(Beginning of TEXT SHOWN)

We need truth from our school board, not truthiness'
Frederick County Public Schools employees and retirees will receive a "rebate" payment from the FCPS self-insurance fund. But is the payment a true rebate, as the president of the Board of Education recently insisted, or is it a bonus?
According to FCPS budget documents: "Frederick County Public Schools operates the Self Insurance Fund to provide health, dental, vision and pharmacy services for employees. Claims processing and some administrative services are administered by a third party administrator. The FCPS purchases Stop-loss coverage as a way to reduce risk of the very high insurance claims. A reserve fund is also maintained to offset periods when claims are higher than anticipated."
Looking at www.fcps.org/budget for fiscal 2010, the fund has an approved operating revenue of $63 million (up from $46 million for fiscal 2006). For every $100 in revenue into the fund, employees/retirees contribute $19 in premiums and taxpayers contribute the remaining $81.
So the FCPS self-insurance fund does not operate solely on the premiums collected from employees/retirees, but rather is significantly subsidized and funded by you, the taxpayer.
On June 9, 2010, the Board of Education voted for a fiscal 2011 self-insurance budget of $67,715,179, or $3,210,179 more than the fiscal 2010 budget. The fiscal 2011 budget document for the self-insurance fund (viewable at url2url.com/25) includes this very curious line item: An additional "transfer from general fund" of $2.7 million (in addition to the "general fund contribution" of $46,084,922).
On July 1, 2010, fiscal 2011 started for FCPS.
On Aug. 11, 2010, the Board of Education ratified the FCTA (Frederick County Teachers Association) agreement. It included a clause where approximately $6 million in "overpayments" to the self-insurance fund would be dispersed: $3 million to employees/retirees in the form of a rebate and $3 million to the Board of Education as a rebate for future fiscals 2011 and 2012 budget needs.
Whoa! On June 9, the board votes to transfer $2.7 million into the fund for the fiscal year starting July 1, but then on Aug. 11 the board votes to remove $3 million from the fund, calling it a rebate to themselves?

(End of TEXT SHOWN)

Continue the opinion piece above about the FCPS self-insurance fund "rebate," starting right after its final question.

(Beginning of GIVEN RECORDS)

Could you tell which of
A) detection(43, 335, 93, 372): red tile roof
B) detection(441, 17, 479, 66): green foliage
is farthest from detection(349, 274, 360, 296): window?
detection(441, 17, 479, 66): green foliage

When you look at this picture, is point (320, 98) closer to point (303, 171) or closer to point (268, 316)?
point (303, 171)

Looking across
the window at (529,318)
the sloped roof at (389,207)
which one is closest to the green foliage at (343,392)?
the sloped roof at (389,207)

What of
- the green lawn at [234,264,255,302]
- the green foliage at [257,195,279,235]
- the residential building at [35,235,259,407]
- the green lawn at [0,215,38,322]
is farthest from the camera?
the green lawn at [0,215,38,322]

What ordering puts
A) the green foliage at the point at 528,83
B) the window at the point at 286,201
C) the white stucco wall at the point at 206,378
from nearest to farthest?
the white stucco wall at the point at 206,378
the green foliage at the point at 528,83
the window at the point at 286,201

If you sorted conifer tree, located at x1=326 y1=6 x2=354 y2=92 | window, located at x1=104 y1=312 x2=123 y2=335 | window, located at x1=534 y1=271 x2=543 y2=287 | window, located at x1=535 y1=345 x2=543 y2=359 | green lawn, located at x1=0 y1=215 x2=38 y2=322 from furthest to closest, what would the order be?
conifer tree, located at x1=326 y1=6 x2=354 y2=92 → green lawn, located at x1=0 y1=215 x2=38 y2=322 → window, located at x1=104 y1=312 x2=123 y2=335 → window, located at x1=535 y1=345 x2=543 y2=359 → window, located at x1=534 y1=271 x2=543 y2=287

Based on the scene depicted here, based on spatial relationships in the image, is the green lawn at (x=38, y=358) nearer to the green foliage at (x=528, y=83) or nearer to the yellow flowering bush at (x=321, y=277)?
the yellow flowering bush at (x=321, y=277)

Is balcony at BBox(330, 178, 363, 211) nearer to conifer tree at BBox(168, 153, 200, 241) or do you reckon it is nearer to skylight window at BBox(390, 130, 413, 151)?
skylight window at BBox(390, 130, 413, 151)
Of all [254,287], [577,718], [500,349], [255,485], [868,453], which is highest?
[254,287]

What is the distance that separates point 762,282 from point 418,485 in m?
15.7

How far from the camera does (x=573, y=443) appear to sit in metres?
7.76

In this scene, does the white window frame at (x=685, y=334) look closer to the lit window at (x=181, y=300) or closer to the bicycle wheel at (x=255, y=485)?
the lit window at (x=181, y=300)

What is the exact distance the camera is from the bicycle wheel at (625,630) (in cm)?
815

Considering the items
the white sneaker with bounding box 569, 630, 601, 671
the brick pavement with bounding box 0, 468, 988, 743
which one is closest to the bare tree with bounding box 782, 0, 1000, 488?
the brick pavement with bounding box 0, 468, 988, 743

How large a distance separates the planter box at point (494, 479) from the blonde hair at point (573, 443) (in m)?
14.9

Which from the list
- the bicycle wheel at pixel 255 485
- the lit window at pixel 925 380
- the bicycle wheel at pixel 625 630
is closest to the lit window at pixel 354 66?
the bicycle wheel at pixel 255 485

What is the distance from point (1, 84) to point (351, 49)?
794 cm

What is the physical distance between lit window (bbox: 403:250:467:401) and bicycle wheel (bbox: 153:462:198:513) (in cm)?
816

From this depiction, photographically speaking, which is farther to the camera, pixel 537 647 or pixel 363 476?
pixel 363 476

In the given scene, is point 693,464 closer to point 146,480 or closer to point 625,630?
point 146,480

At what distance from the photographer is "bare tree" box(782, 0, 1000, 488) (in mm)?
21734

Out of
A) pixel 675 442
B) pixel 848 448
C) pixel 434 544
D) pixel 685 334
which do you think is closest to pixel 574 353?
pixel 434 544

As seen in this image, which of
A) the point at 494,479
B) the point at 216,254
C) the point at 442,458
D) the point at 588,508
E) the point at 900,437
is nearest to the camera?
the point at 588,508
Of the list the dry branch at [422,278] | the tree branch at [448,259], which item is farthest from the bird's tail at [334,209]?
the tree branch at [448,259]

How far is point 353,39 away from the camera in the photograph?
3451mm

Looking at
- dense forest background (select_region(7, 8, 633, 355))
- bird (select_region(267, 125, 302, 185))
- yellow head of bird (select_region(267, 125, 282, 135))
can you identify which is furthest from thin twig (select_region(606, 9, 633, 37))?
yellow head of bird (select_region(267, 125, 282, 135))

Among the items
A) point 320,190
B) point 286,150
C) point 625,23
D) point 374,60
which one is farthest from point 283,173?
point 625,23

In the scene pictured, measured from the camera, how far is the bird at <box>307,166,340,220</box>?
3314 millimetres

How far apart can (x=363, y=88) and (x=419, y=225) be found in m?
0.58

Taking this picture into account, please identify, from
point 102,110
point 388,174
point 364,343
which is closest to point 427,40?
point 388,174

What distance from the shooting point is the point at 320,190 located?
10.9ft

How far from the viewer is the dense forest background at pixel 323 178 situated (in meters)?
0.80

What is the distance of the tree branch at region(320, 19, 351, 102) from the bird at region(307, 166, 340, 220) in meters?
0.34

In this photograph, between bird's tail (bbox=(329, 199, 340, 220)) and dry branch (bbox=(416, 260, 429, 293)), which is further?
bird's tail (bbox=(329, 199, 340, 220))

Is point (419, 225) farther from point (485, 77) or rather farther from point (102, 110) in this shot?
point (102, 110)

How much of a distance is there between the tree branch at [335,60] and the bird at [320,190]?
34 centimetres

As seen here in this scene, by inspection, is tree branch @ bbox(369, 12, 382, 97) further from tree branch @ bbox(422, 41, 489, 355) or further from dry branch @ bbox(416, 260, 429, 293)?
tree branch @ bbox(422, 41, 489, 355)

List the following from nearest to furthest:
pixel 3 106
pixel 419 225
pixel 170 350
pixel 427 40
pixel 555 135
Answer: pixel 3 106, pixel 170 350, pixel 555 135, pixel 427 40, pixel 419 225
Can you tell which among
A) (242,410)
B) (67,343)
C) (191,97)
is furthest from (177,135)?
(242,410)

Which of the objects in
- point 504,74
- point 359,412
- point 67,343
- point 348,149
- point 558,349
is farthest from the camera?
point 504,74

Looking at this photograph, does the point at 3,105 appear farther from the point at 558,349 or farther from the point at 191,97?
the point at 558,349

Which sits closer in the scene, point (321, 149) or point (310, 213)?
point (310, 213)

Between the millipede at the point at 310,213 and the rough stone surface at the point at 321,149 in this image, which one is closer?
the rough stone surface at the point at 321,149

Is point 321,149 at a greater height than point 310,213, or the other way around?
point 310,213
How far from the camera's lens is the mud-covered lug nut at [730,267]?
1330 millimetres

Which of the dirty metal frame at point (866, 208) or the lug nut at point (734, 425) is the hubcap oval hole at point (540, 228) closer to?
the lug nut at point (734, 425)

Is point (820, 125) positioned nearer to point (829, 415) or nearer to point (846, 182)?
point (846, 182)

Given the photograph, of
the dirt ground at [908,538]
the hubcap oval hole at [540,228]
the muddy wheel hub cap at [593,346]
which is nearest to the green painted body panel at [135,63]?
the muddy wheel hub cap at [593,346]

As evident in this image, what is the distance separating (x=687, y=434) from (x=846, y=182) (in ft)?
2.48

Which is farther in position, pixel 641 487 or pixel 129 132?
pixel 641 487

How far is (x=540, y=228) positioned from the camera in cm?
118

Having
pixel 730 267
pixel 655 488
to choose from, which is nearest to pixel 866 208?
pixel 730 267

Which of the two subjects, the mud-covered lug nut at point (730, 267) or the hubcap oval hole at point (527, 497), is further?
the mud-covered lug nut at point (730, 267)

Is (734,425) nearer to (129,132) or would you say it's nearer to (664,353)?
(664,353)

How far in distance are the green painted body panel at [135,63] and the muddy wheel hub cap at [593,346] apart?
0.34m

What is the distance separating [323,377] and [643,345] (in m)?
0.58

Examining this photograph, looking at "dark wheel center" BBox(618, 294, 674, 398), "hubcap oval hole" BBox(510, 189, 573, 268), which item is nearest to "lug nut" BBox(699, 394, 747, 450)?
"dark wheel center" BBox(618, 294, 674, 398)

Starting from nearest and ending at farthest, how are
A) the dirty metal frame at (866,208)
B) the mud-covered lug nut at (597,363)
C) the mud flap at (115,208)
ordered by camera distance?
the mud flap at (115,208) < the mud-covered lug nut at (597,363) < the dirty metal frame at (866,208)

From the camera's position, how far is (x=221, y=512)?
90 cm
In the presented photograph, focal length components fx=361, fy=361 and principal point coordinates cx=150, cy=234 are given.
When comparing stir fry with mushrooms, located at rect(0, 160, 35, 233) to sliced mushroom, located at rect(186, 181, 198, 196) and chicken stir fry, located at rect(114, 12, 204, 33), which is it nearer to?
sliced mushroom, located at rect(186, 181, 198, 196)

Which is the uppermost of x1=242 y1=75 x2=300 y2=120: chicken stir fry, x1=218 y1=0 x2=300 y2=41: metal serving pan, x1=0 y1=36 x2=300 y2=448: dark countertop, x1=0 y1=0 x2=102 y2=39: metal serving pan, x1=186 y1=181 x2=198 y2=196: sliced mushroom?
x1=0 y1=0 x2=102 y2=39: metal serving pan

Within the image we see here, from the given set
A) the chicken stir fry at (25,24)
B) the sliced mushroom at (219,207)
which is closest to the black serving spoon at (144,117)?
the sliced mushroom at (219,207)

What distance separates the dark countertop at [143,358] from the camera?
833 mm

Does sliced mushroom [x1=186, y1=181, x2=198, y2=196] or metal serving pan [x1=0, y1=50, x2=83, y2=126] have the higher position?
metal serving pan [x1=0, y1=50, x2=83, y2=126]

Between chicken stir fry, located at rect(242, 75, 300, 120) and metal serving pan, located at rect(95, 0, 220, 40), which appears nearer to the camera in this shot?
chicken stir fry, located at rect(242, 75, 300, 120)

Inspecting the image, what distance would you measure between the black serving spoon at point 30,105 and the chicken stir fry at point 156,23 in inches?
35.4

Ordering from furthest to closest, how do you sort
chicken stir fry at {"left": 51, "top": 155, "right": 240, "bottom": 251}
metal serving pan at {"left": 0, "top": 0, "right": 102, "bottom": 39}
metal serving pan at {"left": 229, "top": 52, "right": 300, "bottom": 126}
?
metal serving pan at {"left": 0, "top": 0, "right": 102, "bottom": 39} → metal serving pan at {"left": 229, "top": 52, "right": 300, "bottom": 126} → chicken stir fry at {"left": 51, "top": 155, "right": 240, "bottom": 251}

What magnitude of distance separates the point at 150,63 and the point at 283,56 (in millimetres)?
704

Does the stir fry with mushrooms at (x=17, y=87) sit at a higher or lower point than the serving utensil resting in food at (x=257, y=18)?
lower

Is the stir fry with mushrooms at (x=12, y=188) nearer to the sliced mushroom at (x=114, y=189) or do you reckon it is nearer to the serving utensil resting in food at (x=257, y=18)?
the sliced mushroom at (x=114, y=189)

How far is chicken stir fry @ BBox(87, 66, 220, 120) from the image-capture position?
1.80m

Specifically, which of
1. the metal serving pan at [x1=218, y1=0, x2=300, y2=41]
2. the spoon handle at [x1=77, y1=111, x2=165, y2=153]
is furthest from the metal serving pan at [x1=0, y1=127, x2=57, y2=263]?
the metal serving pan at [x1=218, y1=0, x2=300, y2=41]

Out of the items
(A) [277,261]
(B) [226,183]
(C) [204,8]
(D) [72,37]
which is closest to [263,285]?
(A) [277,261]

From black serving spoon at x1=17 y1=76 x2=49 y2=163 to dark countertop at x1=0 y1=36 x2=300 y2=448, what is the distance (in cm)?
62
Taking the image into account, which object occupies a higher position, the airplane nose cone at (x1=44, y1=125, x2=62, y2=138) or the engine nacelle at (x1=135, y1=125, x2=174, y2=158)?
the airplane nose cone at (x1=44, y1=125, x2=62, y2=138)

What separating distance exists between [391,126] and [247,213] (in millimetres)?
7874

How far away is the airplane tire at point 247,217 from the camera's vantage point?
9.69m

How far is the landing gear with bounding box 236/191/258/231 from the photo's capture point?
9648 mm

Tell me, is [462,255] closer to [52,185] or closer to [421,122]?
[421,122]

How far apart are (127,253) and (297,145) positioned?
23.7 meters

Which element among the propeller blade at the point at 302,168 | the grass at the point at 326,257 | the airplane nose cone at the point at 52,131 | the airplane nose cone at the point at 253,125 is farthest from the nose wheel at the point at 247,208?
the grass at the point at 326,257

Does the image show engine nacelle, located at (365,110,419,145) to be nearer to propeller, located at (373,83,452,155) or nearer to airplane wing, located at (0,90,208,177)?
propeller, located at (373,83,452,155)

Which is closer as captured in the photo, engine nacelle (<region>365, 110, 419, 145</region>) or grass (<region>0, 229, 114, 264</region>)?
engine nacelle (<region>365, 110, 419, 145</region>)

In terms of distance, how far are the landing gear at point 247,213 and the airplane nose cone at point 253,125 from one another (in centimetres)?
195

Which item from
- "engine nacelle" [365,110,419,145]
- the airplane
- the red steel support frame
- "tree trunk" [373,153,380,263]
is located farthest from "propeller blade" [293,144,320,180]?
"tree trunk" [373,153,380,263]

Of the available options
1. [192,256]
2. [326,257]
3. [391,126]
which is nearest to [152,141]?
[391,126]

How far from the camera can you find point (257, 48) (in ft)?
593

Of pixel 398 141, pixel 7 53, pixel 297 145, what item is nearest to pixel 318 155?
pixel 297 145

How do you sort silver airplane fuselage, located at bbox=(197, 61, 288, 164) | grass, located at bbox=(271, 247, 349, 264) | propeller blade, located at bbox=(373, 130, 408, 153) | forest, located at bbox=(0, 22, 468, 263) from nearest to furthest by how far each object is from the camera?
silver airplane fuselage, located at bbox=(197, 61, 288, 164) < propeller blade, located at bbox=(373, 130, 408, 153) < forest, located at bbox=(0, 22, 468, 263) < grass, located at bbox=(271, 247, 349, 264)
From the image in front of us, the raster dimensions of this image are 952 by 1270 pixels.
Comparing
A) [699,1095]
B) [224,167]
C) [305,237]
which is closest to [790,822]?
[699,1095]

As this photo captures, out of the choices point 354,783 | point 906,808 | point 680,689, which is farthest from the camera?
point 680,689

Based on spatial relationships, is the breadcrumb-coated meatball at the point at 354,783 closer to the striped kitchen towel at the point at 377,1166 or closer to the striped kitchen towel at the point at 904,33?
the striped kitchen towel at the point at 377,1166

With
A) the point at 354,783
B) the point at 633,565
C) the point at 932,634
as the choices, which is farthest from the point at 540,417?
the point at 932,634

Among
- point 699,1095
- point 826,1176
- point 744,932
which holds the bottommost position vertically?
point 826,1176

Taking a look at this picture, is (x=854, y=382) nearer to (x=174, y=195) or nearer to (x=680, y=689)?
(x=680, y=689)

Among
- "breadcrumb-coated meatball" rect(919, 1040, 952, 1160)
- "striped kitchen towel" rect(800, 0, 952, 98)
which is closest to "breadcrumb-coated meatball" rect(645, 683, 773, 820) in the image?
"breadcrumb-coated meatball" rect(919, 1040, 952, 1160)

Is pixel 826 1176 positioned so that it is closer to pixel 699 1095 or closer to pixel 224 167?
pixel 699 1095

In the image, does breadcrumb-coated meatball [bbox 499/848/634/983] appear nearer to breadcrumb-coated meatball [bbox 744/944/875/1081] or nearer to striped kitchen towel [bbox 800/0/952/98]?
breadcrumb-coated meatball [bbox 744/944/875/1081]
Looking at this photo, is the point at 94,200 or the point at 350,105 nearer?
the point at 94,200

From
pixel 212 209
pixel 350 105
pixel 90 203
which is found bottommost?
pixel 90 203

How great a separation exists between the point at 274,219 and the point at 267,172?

(End of GIVEN RECORDS)

» RESPONSE
Write a check to yourself for $10,000 and deposit it into your checking account and then you will understand what is going on here.
So the transfer of funds to the self-insurance fund, and then immediate transfer of money from the fund was nothing more than an accounting trick.
Money to and from the board is pretty much of a wash. But that still leaves $3 million being dispersed to employees and retirees.
For every $100 leaving the fund, $19 is an actual rebate of premiums, but $81 is taxpayer money, being used as a bonus.
The core issue at hand is not that there was a rebate. The public understands rebates (you get back part/all of what you paid; not more than you paid in). The core issue is not even that there was a bonus. Many might even agree with the bonus.
Rather, the core issue at hand is that the leadership of our Board of Education felt it necessary employ an "accounting trick" to hide the fact that the board was not truly receiving $3 million from the insurance fund!
The president of the Board of Education calls their activities "transparency in government" for which they should earn an "A" grade. I call it obfuscation and deception and a total breakdown in the integrity and the "public trust" of the current Board of Education leadership.
It is time to elect new board members who will insist on transparency within the school system, likely even creating a school system policy (school law) to enforce true transparency.
The public deserves to hear the "truth" from our Board of Education and not the "truthiness" being spoon-fed to us.